Among the entries below, extract exactly the lines that run from the one with "2 储水槽向上，倒入矿泉水等，注意不要溢出；" through the one with "4 下滑开启，即可开启。", both ends included.

- EXERCISE MATERIALS:
====

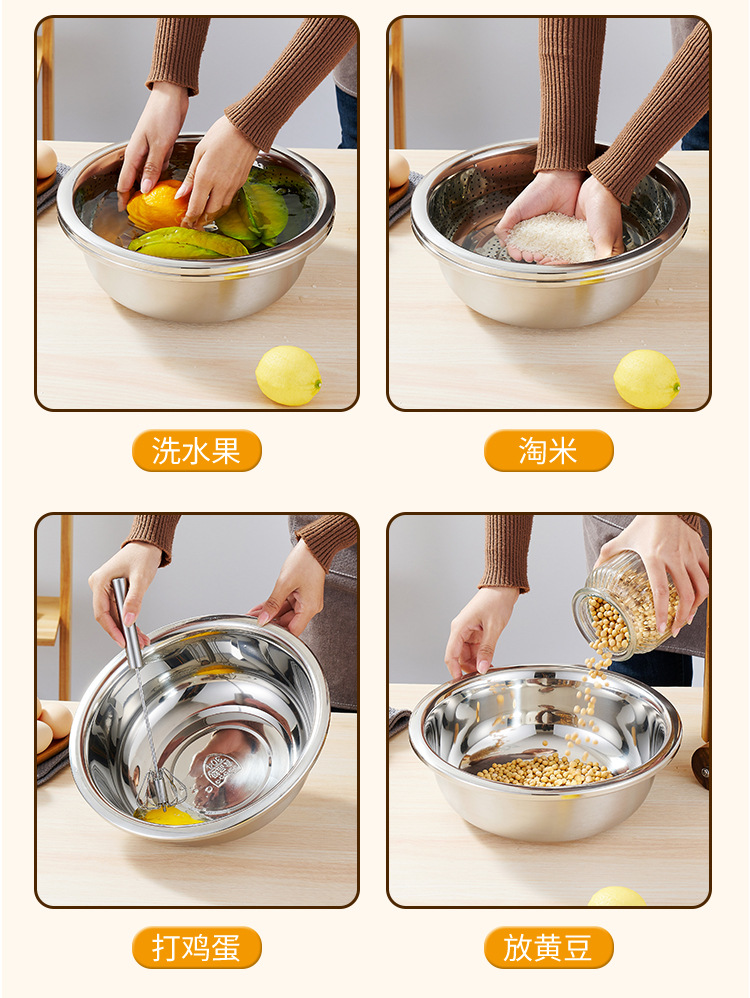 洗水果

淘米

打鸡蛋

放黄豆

====

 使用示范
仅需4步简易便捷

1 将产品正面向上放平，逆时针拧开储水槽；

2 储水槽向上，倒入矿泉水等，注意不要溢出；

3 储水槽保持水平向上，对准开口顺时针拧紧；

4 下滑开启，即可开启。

====

- EXERCISE OUTPUT:
2 储水槽向上，倒入矿泉水等，注意不要溢出；

3 储水槽保持水平向上，对准开口顺时针拧紧；

4 下滑开启，即可开启。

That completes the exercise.